Daniel lay silently for a few moments, thinking about Lawson, focusing on everything he could remember about the man. What he had been like in the hospital. How the house he had lived in was set
out. Everything he had mentioned to Daniel about the fit and what he hoped they could do together. Ever so gradually, Daniel began to sense they were having an effect as little flickers of the
man’s memories – things he could not have possibly known about – revealed themselves to him, flitting like sparks through the black of him as he kept his eyes tight shut.

They were mundane moments at first – Lawson brushing his teeth or eating a meal or driving a car. But they had a momentum of their own that carried Daniel into a deeper thinking and he
started to remember other things in sequence from across the man’s lifetime.
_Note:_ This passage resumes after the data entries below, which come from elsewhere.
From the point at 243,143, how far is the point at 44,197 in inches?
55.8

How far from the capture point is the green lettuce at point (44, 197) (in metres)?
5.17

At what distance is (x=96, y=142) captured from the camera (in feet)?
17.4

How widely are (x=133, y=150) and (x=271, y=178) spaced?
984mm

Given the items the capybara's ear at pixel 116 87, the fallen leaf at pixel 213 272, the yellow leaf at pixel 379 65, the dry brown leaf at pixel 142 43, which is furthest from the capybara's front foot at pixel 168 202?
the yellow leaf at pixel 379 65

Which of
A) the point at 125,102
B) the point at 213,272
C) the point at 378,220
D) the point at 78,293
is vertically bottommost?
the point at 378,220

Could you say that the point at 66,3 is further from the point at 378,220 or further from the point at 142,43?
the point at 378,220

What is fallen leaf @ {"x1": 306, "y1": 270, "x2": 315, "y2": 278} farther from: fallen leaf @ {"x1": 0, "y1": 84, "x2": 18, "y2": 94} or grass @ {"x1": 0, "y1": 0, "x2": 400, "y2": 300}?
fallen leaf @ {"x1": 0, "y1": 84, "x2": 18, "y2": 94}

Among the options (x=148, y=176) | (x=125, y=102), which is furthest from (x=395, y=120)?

Most of them were short, coming too quickly for Daniel to appreciate, but there was the odd more detailed one he
saw clearly enough through Lawson’s eyes to describe to Bennett:

As a toddler, playing with a black Labrador, pulling its ears.

Lawson on his first day at school, just a young boy in grey shorts with a satchel on his back.

Lawson the teenager sitting in his bedroom, focused on an HB pencil striped red and black which suddenly rolled a couple of centimetres or so of its own accord, making him whoop in
delight.

In a cinema with a girl in the seat beside him, holding his hand in the dark.

As a young reverend, leading a church service, the pews containing just a few people.

Sobbing as he stood beside a new grave, the brown earth covered with wreaths of flowers, and swallows boomeranging round him.

Ripping out the pages of a Bible and letting them flutter to the floor.

As the older man Daniel had known him to be, standing in a dusty hallway of a stately home with a huge staircase winding upwards.

Being shouted at by Mason as they sat in a car.

Lawson, sitting in his living room, doodling a strange symbol on a piece of paper, practising it over and over on the page.

Standing in the hospital shop, looking at the photograph of Daniel in the newspaper.